UN and partners release new Research Roadmap to guide recovery from COVID-19
- TEHRAN, 18 November 2020 (UNIC) — COVID-19 has exposed stark global inequities, fragilities and unsustainable practices that have intensified the impact of the pandemic. According to UN estimates, in 2020, 71 million people will be pushed into extreme poverty.
To immediately address the complex health, humanitarian and socio-economic consequences while boosting speedy recovery efforts, the UN has released a Research Roadmap for the COVID-19 Recovery, encouraging targeted research for data-driven responses that focus particularly on the needs of people being left behind.
The Roadmap highlights the choice between business as usual, or transformative change that is focused on equity, resilience and sustainability. This transformation requires knowledge of the best way forward, and science represents the world’s best chance for generating that knowledge and recovering better from the COVID-19 crisis. Link to the Roadmap: https://unsdg.un.org/resources/un-research-roadmap-covid-19-recovery
“We have a historic opportunity for change; for macroeconomic choices and fiscal policies that are pro-poor and that place peoples' rights at the centre of recovery. We must focus on gender equity and invest in public services and other measures that will help close the widening gap on inequalities and lead to a greener future,” said United Nations Deputy Secretary-General Amina Mohammed in the report.
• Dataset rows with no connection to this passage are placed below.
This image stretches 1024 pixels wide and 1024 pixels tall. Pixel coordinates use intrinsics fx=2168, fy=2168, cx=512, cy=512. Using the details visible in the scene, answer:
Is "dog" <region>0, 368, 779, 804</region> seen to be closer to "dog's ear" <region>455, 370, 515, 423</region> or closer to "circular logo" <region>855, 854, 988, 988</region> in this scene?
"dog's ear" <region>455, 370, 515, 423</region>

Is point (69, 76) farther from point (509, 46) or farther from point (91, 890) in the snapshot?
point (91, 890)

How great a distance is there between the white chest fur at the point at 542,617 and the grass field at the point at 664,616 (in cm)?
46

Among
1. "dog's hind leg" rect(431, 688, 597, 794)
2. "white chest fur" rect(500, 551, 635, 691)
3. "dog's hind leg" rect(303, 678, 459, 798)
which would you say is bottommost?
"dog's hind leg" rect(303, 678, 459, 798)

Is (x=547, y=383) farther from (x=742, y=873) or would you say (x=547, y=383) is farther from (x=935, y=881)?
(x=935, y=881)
In an interdependent world—shared risk means shared responsibility. Designed to complement the existing UN Framework for the Immediate Socio-Economic Response to COVID-19, the Roadmap identifies 25 main research priorities and key scientific strategies to support a recovery that benefits everyone, everywhere.
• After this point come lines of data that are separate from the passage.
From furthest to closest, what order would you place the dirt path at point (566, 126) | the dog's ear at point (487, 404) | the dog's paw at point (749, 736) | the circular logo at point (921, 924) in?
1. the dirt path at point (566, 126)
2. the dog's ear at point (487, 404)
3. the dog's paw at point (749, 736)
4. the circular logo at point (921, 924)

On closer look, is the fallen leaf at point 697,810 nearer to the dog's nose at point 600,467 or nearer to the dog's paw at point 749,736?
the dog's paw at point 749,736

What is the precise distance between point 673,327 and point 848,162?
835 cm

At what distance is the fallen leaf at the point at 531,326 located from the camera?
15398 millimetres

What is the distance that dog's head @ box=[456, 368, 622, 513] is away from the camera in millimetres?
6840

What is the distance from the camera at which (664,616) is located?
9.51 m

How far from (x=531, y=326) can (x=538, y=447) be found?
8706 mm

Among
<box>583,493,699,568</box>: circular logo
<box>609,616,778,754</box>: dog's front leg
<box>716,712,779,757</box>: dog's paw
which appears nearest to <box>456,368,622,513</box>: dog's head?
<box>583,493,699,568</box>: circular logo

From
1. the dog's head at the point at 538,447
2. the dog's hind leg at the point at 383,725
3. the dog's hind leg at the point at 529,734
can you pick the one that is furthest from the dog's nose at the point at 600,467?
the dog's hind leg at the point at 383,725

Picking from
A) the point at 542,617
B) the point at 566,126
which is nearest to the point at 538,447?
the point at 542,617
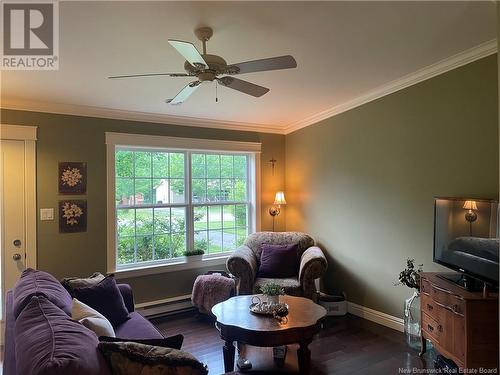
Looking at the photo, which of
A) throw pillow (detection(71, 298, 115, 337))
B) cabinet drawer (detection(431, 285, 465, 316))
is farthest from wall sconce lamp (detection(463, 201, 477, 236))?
throw pillow (detection(71, 298, 115, 337))

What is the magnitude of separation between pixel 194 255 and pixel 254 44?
2.77 m

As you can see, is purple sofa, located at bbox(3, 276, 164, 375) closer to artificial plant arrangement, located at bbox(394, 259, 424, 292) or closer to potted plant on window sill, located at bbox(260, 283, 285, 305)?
potted plant on window sill, located at bbox(260, 283, 285, 305)

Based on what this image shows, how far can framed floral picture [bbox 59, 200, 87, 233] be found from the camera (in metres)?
3.53

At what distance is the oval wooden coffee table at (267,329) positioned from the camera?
227 centimetres

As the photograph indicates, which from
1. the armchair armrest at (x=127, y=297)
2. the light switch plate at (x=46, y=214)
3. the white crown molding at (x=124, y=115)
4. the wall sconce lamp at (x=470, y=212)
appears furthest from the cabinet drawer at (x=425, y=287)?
the light switch plate at (x=46, y=214)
“The stakes are too high and the opportunity too great to leave the potential of science for a better COVID-19 recovery unfulfilled. The UN Research Roadmap for the COVID-19 Recovery is a commitment and guide to bring the full promise of research to bear on today’s greatest challenges,” said Professor Steven J. Hoffman, Scientific Director of the Institute of Population & Public Health at the Canadian Institutes of Health Research, who led the development of the Research Roadmap.